Professor of Molecular Genetics and Microbiology
College of Medicine
Lauren McIntyre’s research is at the interface of genetics, genomics, and statistics, with a focus on understanding the genetic basis of complex phenotypes and phenotypic response to environment: the difference among infectious bacteria, Drosophila gene expression, and responses of crop plants to climate change.
With the wealth of genomic data (whole-genome sequence, high-throughput gene expression analysis), it has become possible to study the genetic basis of many challenging traits. Recent new technology and big data require novel approaches to utilize this information in a meaningful way. McIntyre strives to develop statistical approaches that promote insightful biological inferences and make the next step in experimentation clear, using novel computational tools that make the results available in an easily accessible format.
To illustrate McIntyre’s approach, her research focuses on transitioning from descriptive studies to predictive studies, which is a crucial step if genomic technology is to fulfill its promise. Her topic of study is the effect of alcohol on movement and courtship in fruit flies, a species with a long history in genetics research. She is modeling gene expression networks that are activated in response to exposure to alcohol in one species, and then testing whether these networks predict behavior in another species. Should this be the case, network structure can be directly related to phenotypic effects, without the need to validate individual alleles.
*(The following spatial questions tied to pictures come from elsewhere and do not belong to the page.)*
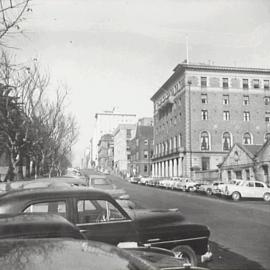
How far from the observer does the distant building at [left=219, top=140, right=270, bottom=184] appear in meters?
33.4

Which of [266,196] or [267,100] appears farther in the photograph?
[267,100]

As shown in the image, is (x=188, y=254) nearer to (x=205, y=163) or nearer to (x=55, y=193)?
(x=55, y=193)

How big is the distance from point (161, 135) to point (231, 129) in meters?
18.7

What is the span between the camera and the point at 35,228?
12.7 feet

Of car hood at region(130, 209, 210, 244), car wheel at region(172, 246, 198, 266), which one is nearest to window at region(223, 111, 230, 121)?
car hood at region(130, 209, 210, 244)

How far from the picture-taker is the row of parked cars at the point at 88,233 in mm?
2656

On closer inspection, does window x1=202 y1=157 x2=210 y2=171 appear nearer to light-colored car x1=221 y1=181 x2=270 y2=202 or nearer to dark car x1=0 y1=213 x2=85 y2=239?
light-colored car x1=221 y1=181 x2=270 y2=202

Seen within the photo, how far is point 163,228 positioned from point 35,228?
2.94 meters

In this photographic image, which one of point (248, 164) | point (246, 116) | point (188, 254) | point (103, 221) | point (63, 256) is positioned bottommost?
point (188, 254)

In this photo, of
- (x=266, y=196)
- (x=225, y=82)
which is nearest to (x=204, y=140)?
(x=225, y=82)

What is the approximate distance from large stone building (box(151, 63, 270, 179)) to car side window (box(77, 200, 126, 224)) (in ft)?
171

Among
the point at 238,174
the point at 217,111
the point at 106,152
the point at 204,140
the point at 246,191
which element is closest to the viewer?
the point at 246,191

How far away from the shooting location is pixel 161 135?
7450cm

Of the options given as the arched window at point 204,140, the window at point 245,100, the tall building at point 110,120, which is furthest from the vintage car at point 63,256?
the tall building at point 110,120
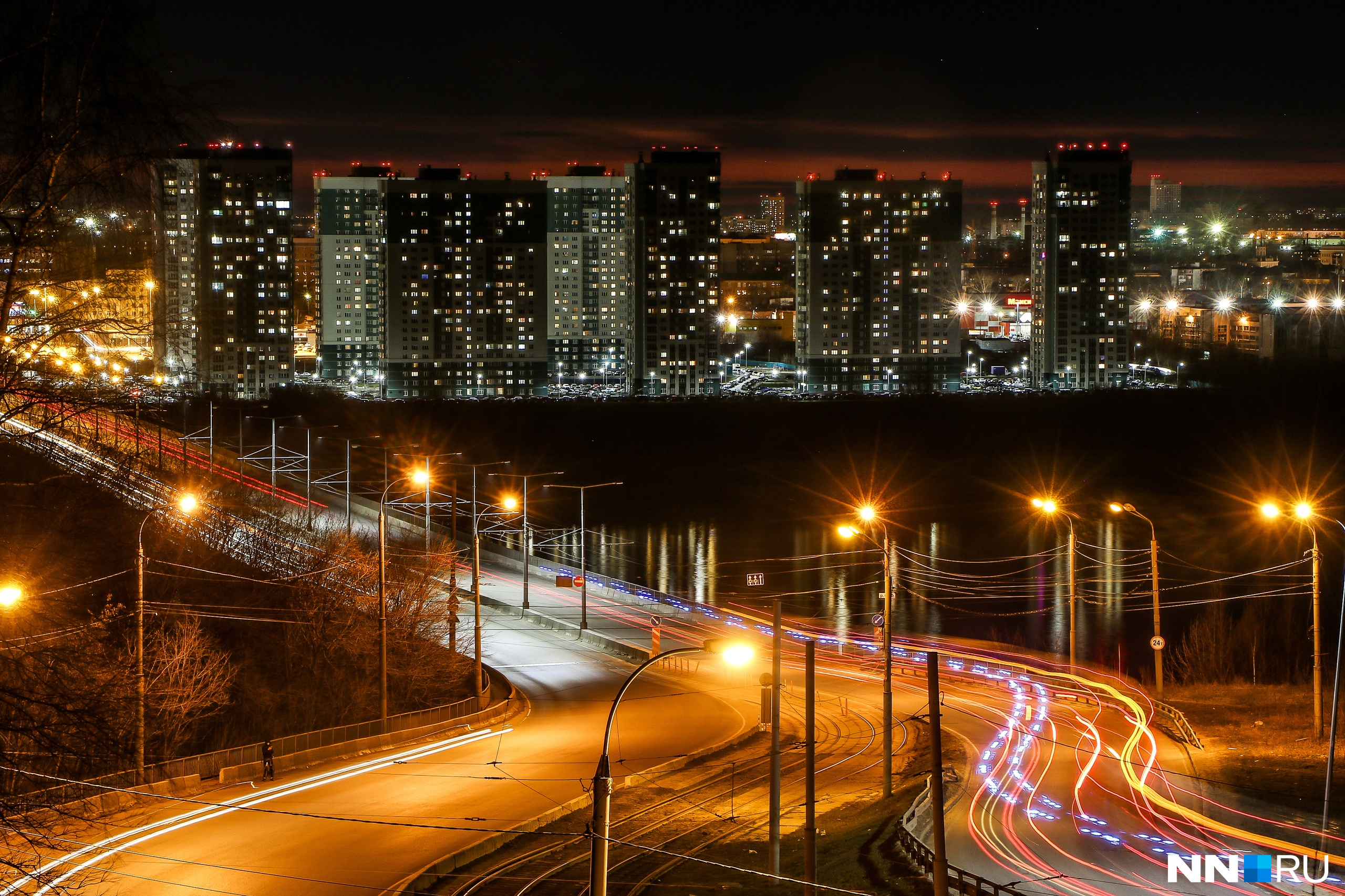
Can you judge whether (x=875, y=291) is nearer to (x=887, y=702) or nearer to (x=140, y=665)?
(x=887, y=702)

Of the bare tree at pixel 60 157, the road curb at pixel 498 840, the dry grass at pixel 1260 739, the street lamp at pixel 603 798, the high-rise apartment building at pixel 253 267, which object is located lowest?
the dry grass at pixel 1260 739

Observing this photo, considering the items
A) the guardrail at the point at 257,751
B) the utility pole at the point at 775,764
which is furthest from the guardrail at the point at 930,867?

McIntyre’s work will provide proof of principle that genetic network predictions in model systems are translatable. This results in an anticipated practical implication that the identification and testing of novel therapeutic targets can be expedited significantly and a practical identification of gene networks affected by alcohol.
Recently, McIntyre has become interested in metabolomics. As the Director for Bioinformatics of Core 4 for the newly funded NIH South East Center for Integrative Metabolomics, she is building expertise in the analysis of metabolic data, and will be working on incorporating these data into the larger genotype-to-phenotype map.